[Stored rows]:
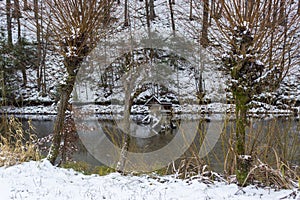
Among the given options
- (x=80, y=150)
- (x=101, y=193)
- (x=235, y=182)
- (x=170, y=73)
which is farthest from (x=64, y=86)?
(x=170, y=73)

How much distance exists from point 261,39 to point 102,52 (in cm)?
382

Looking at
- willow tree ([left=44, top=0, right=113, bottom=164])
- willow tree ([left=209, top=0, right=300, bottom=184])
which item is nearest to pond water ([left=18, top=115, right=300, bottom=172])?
willow tree ([left=209, top=0, right=300, bottom=184])

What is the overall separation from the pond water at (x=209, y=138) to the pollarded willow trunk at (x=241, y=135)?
23 centimetres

[Goal of the exercise]:
Copy out every one of these lines word for word, leaving out the pictures.

[Expected answer]:
Among the given options
- (x=80, y=150)
- (x=101, y=193)
- (x=235, y=182)
- (x=170, y=73)
which is farthest from (x=64, y=86)?
(x=170, y=73)

How much distance exists from point 261,39 to point 102,52 (in cm)?
382

Looking at
- willow tree ([left=44, top=0, right=113, bottom=164])
- willow tree ([left=209, top=0, right=300, bottom=184])
which item is nearest to pond water ([left=18, top=115, right=300, bottom=172])?
willow tree ([left=209, top=0, right=300, bottom=184])

What is the overall separation from the pond water at (x=209, y=138) to the pollarded willow trunk at (x=241, y=135)?
23 centimetres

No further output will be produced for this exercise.